Records from a spatial question set –
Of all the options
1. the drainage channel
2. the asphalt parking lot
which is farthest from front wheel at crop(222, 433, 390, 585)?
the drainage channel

* * *

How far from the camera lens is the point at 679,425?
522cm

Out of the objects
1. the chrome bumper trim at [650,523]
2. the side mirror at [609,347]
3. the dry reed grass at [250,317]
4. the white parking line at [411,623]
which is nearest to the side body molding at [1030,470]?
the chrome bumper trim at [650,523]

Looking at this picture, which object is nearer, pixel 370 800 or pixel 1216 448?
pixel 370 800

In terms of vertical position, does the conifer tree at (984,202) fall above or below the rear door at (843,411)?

What you will do – Count the lines of the records above that contain the string "side". Give only the number.

Problem solution – 2